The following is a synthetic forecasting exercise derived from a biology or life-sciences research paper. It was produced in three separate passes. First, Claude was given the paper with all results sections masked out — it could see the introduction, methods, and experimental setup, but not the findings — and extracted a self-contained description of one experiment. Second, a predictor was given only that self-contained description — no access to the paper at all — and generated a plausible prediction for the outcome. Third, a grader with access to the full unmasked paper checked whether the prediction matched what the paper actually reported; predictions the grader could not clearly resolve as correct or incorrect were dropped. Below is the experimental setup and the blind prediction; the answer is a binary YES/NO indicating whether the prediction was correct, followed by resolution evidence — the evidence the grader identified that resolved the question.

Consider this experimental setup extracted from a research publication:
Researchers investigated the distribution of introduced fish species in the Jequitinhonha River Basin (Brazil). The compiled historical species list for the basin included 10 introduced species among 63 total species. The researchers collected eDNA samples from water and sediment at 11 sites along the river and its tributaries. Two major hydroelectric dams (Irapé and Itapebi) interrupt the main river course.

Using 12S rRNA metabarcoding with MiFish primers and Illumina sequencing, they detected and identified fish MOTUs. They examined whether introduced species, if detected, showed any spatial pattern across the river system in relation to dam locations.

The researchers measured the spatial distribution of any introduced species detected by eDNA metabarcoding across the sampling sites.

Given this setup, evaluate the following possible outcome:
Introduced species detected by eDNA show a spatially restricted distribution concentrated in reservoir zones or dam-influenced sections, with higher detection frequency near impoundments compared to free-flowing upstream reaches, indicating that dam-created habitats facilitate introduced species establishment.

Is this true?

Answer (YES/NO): NO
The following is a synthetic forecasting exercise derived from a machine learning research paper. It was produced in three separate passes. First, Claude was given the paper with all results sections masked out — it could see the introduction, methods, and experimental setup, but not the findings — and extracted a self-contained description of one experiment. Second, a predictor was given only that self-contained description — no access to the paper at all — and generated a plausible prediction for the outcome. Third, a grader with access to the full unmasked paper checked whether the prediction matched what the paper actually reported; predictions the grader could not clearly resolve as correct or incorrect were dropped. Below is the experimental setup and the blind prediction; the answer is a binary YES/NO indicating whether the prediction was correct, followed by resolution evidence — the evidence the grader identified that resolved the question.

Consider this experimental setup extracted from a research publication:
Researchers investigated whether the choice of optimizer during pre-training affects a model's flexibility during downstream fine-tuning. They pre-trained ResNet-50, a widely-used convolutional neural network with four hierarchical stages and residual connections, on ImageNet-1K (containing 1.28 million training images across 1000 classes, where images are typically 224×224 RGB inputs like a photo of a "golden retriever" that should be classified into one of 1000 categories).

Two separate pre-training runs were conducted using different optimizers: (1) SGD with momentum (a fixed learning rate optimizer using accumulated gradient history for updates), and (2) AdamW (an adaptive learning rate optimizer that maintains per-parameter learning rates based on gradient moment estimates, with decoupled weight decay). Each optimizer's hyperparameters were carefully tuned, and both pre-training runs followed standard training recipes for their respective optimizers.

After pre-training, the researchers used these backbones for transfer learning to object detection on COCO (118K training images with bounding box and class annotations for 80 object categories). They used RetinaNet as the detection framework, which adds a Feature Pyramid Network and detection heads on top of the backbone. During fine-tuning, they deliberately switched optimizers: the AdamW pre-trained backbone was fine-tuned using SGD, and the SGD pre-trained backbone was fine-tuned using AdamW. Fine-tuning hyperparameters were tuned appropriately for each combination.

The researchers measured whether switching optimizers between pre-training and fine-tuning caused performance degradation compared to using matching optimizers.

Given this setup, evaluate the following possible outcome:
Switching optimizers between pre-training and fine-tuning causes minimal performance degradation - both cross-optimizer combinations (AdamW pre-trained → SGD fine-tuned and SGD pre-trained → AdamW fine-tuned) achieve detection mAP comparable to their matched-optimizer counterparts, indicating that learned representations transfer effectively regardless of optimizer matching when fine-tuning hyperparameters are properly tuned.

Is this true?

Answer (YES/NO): NO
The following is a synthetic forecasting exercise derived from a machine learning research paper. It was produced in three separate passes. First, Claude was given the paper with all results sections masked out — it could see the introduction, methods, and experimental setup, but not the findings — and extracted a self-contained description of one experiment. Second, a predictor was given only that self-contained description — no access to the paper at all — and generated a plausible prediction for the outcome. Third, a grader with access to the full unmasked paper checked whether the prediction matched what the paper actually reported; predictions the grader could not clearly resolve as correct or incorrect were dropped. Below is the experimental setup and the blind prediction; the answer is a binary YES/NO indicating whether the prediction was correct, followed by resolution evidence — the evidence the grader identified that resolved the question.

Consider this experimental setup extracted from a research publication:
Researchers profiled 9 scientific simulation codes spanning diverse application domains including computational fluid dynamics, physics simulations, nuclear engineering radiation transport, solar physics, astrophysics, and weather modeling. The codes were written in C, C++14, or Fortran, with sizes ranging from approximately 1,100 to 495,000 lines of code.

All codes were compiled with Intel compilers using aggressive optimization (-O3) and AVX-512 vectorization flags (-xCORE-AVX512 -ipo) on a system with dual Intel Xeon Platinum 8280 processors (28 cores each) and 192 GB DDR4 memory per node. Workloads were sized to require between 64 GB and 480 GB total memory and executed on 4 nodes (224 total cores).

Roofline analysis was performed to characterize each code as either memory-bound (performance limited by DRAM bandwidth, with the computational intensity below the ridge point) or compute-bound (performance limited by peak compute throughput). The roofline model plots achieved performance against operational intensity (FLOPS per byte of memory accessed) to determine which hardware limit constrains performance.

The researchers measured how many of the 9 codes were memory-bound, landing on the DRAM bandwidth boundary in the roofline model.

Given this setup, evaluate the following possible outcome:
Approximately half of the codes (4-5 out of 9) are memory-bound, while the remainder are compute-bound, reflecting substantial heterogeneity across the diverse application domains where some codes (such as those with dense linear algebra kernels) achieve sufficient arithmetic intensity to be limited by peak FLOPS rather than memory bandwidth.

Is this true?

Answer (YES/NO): YES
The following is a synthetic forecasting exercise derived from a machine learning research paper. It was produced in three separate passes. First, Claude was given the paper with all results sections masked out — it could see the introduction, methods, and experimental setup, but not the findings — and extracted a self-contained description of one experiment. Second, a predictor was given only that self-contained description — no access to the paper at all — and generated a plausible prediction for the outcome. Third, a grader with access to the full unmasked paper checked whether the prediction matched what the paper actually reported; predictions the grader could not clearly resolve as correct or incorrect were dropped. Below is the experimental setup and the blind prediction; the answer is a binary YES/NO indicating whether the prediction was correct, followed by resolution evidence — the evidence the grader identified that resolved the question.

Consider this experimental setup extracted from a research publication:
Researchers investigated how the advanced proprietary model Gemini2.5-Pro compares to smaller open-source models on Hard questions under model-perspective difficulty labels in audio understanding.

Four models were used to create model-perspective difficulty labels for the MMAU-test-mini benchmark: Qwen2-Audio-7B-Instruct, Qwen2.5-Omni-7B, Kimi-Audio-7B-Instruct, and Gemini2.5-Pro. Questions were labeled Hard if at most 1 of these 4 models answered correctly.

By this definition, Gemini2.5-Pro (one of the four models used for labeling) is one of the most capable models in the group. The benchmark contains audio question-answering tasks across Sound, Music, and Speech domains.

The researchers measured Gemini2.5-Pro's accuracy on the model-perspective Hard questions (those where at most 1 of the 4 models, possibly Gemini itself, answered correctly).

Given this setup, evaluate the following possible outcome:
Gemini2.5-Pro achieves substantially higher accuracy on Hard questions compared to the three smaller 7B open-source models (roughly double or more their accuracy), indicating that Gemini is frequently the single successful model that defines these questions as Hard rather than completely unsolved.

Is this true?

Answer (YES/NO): NO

-*-

THE PROBLEM: Nothing in the data may be left out. Copy all of it exactly.

RESPONSE:
The following is a synthetic forecasting exercise derived from a biology or life-sciences research paper. It was produced in three separate passes. First, Claude was given the paper with all results sections masked out — it could see the introduction, methods, and experimental setup, but not the findings — and extracted a self-contained description of one experiment. Second, a predictor was given only that self-contained description — no access to the paper at all — and generated a plausible prediction for the outcome. Third, a grader with access to the full unmasked paper checked whether the prediction matched what the paper actually reported; predictions the grader could not clearly resolve as correct or incorrect were dropped. Below is the experimental setup and the blind prediction; the answer is a binary YES/NO indicating whether the prediction was correct, followed by resolution evidence — the evidence the grader identified that resolved the question.

Consider this experimental setup extracted from a research publication:
Researchers investigated the distribution of introduced fish species in the Jequitinhonha River Basin (Brazil). The compiled historical species list for the basin included 10 introduced species among 63 total species. The researchers collected eDNA samples from water and sediment at 11 sites along the river and its tributaries. Two major hydroelectric dams (Irapé and Itapebi) interrupt the main river course.

Using 12S rRNA metabarcoding with MiFish primers and Illumina sequencing, they detected and identified fish MOTUs. They examined whether introduced species, if detected, showed any spatial pattern across the river system in relation to dam locations.

The researchers measured the spatial distribution of any introduced species detected by eDNA metabarcoding across the sampling sites.

Given this setup, evaluate the following possible outcome:
Introduced species detected by eDNA show a spatially restricted distribution concentrated in reservoir zones or dam-influenced sections, with higher detection frequency near impoundments compared to free-flowing upstream reaches, indicating that dam-created habitats facilitate introduced species establishment.

Is this true?

Answer (YES/NO): NO
The following is a synthetic forecasting exercise derived from a machine learning research paper. It was produced in three separate passes. First, Claude was given the paper with all results sections masked out — it could see the introduction, methods, and experimental setup, but not the findings — and extracted a self-contained description of one experiment. Second, a predictor was given only that self-contained description — no access to the paper at all — and generated a plausible prediction for the outcome. Third, a grader with access to the full unmasked paper checked whether the prediction matched what the paper actually reported; predictions the grader could not clearly resolve as correct or incorrect were dropped. Below is the experimental setup and the blind prediction; the answer is a binary YES/NO indicating whether the prediction was correct, followed by resolution evidence — the evidence the grader identified that resolved the question.

Consider this experimental setup extracted from a research publication:
Researchers investigated whether the choice of optimizer during pre-training affects a model's flexibility during downstream fine-tuning. They pre-trained ResNet-50, a widely-used convolutional neural network with four hierarchical stages and residual connections, on ImageNet-1K (containing 1.28 million training images across 1000 classes, where images are typically 224×224 RGB inputs like a photo of a "golden retriever" that should be classified into one of 1000 categories).

Two separate pre-training runs were conducted using different optimizers: (1) SGD with momentum (a fixed learning rate optimizer using accumulated gradient history for updates), and (2) AdamW (an adaptive learning rate optimizer that maintains per-parameter learning rates based on gradient moment estimates, with decoupled weight decay). Each optimizer's hyperparameters were carefully tuned, and both pre-training runs followed standard training recipes for their respective optimizers.

After pre-training, the researchers used these backbones for transfer learning to object detection on COCO (118K training images with bounding box and class annotations for 80 object categories). They used RetinaNet as the detection framework, which adds a Feature Pyramid Network and detection heads on top of the backbone. During fine-tuning, they deliberately switched optimizers: the AdamW pre-trained backbone was fine-tuned using SGD, and the SGD pre-trained backbone was fine-tuned using AdamW. Fine-tuning hyperparameters were tuned appropriately for each combination.

The researchers measured whether switching optimizers between pre-training and fine-tuning caused performance degradation compared to using matching optimizers.

Given this setup, evaluate the following possible outcome:
Switching optimizers between pre-training and fine-tuning causes minimal performance degradation - both cross-optimizer combinations (AdamW pre-trained → SGD fine-tuned and SGD pre-trained → AdamW fine-tuned) achieve detection mAP comparable to their matched-optimizer counterparts, indicating that learned representations transfer effectively regardless of optimizer matching when fine-tuning hyperparameters are properly tuned.

Is this true?

Answer (YES/NO): NO
The following is a synthetic forecasting exercise derived from a machine learning research paper. It was produced in three separate passes. First, Claude was given the paper with all results sections masked out — it could see the introduction, methods, and experimental setup, but not the findings — and extracted a self-contained description of one experiment. Second, a predictor was given only that self-contained description — no access to the paper at all — and generated a plausible prediction for the outcome. Third, a grader with access to the full unmasked paper checked whether the prediction matched what the paper actually reported; predictions the grader could not clearly resolve as correct or incorrect were dropped. Below is the experimental setup and the blind prediction; the answer is a binary YES/NO indicating whether the prediction was correct, followed by resolution evidence — the evidence the grader identified that resolved the question.

Consider this experimental setup extracted from a research publication:
Researchers profiled 9 scientific simulation codes spanning diverse application domains including computational fluid dynamics, physics simulations, nuclear engineering radiation transport, solar physics, astrophysics, and weather modeling. The codes were written in C, C++14, or Fortran, with sizes ranging from approximately 1,100 to 495,000 lines of code.

All codes were compiled with Intel compilers using aggressive optimization (-O3) and AVX-512 vectorization flags (-xCORE-AVX512 -ipo) on a system with dual Intel Xeon Platinum 8280 processors (28 cores each) and 192 GB DDR4 memory per node. Workloads were sized to require between 64 GB and 480 GB total memory and executed on 4 nodes (224 total cores).

Roofline analysis was performed to characterize each code as either memory-bound (performance limited by DRAM bandwidth, with the computational intensity below the ridge point) or compute-bound (performance limited by peak compute throughput). The roofline model plots achieved performance against operational intensity (FLOPS per byte of memory accessed) to determine which hardware limit constrains performance.

The researchers measured how many of the 9 codes were memory-bound, landing on the DRAM bandwidth boundary in the roofline model.

Given this setup, evaluate the following possible outcome:
Approximately half of the codes (4-5 out of 9) are memory-bound, while the remainder are compute-bound, reflecting substantial heterogeneity across the diverse application domains where some codes (such as those with dense linear algebra kernels) achieve sufficient arithmetic intensity to be limited by peak FLOPS rather than memory bandwidth.

Is this true?

Answer (YES/NO): YES
The following is a synthetic forecasting exercise derived from a machine learning research paper. It was produced in three separate passes. First, Claude was given the paper with all results sections masked out — it could see the introduction, methods, and experimental setup, but not the findings — and extracted a self-contained description of one experiment. Second, a predictor was given only that self-contained description — no access to the paper at all — and generated a plausible prediction for the outcome. Third, a grader with access to the full unmasked paper checked whether the prediction matched what the paper actually reported; predictions the grader could not clearly resolve as correct or incorrect were dropped. Below is the experimental setup and the blind prediction; the answer is a binary YES/NO indicating whether the prediction was correct, followed by resolution evidence — the evidence the grader identified that resolved the question.

Consider this experimental setup extracted from a research publication:
Researchers investigated how the advanced proprietary model Gemini2.5-Pro compares to smaller open-source models on Hard questions under model-perspective difficulty labels in audio understanding.

Four models were used to create model-perspective difficulty labels for the MMAU-test-mini benchmark: Qwen2-Audio-7B-Instruct, Qwen2.5-Omni-7B, Kimi-Audio-7B-Instruct, and Gemini2.5-Pro. Questions were labeled Hard if at most 1 of these 4 models answered correctly.

By this definition, Gemini2.5-Pro (one of the four models used for labeling) is one of the most capable models in the group. The benchmark contains audio question-answering tasks across Sound, Music, and Speech domains.

The researchers measured Gemini2.5-Pro's accuracy on the model-perspective Hard questions (those where at most 1 of the 4 models, possibly Gemini itself, answered correctly).

Given this setup, evaluate the following possible outcome:
Gemini2.5-Pro achieves substantially higher accuracy on Hard questions compared to the three smaller 7B open-source models (roughly double or more their accuracy), indicating that Gemini is frequently the single successful model that defines these questions as Hard rather than completely unsolved.

Is this true?

Answer (YES/NO): NO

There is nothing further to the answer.